-- START --

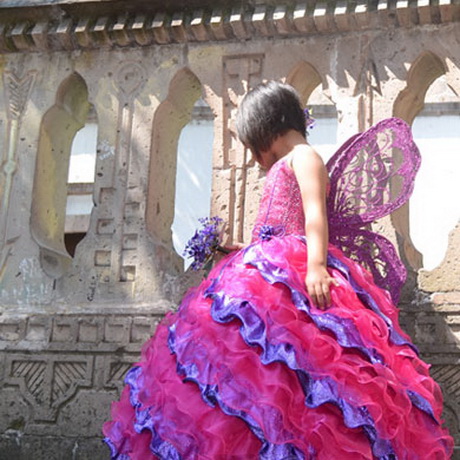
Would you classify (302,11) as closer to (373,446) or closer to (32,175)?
(32,175)

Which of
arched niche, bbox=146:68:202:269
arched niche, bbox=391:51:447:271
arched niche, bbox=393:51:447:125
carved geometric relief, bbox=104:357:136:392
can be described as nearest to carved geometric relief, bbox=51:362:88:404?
carved geometric relief, bbox=104:357:136:392

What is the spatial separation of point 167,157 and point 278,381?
7.91 feet

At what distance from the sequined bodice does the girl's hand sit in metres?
0.33

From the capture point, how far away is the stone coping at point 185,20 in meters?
4.65

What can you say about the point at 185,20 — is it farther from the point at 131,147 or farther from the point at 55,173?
the point at 55,173

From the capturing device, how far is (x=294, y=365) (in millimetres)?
2908

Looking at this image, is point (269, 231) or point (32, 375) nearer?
point (269, 231)

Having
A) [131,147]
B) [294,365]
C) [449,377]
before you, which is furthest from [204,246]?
[131,147]

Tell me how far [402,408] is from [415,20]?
→ 94.4 inches

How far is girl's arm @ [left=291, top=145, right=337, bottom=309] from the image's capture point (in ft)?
10.3

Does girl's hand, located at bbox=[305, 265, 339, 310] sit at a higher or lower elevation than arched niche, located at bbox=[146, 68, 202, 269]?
lower

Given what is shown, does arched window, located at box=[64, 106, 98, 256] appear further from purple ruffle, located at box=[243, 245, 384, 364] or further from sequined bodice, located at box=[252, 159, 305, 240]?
purple ruffle, located at box=[243, 245, 384, 364]

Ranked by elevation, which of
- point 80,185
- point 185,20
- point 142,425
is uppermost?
point 80,185

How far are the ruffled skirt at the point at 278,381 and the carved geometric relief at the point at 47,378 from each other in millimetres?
1382
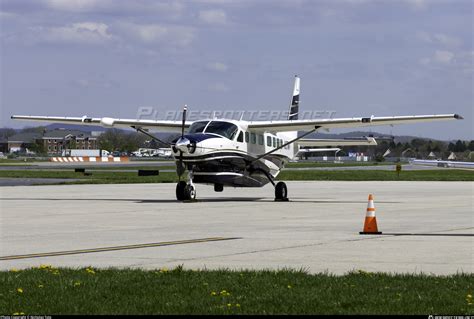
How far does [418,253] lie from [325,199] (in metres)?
A: 18.6

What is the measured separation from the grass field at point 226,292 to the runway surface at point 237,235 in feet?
4.01

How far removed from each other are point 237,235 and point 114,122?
18893mm

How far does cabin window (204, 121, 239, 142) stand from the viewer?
31.4 meters

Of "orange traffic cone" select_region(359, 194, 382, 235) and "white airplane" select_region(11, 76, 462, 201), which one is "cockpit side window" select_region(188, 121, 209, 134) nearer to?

-- END --

• **AIM**:
Pull out every line of the records above word for word, leaving the pictures out.

• **ANSWER TO THE TASK**:
Would you classify (302,11) as closer to (373,446) or closer to (32,175)?
(32,175)

Which of
arched niche, bbox=146:68:202:269
arched niche, bbox=391:51:447:271
arched niche, bbox=393:51:447:125
carved geometric relief, bbox=104:357:136:392
can be described as nearest to carved geometric relief, bbox=51:362:88:404?
carved geometric relief, bbox=104:357:136:392

What is the spatial separation of point 167,157 and point 278,381?
7.91 feet

At what distance from the sequined bodice does the girl's hand sit in metres?
0.33

From the capture point, how far away is the stone coping at point 185,20 in meters?
4.65

What can you say about the point at 185,20 — is it farther from the point at 131,147 or farther from the point at 55,173?
the point at 55,173

From the capturing device, how far is (x=294, y=365) (in millimetres)?
2908

Looking at this image, is point (269, 231) or point (32, 375) nearer?
point (269, 231)

Having
A) [131,147]
B) [294,365]
C) [449,377]
before you, which is furthest from [204,246]?
[131,147]

Tell me how far [402,408] is from [415,20]?
→ 94.4 inches

How far is girl's arm @ [left=291, top=145, right=337, bottom=309] from the image's capture point (in ft)?
10.3

Does girl's hand, located at bbox=[305, 265, 339, 310] sit at a higher or lower elevation than arched niche, located at bbox=[146, 68, 202, 269]?
lower

Given what is shown, does arched window, located at box=[64, 106, 98, 256] appear further from purple ruffle, located at box=[243, 245, 384, 364] or further from sequined bodice, located at box=[252, 159, 305, 240]?
purple ruffle, located at box=[243, 245, 384, 364]

Ranked by elevation, which of
- point 80,185
- point 185,20
- point 142,425
is uppermost?
point 80,185

How far are the ruffled skirt at the point at 278,381 and the carved geometric relief at the point at 47,378 from each other in millimetres?
1382
How far does [418,253] lie from [325,199] (in metres)?
A: 18.6

What is the measured separation from the grass field at point 226,292 to the runway surface at point 237,235 in feet?
4.01

How far removed from each other are point 237,235 and point 114,122?
18893mm

How far does cabin window (204, 121, 239, 142) stand from the viewer?
31.4 meters

Of "orange traffic cone" select_region(359, 194, 382, 235) and "white airplane" select_region(11, 76, 462, 201), which one is "cockpit side window" select_region(188, 121, 209, 134) nearer to?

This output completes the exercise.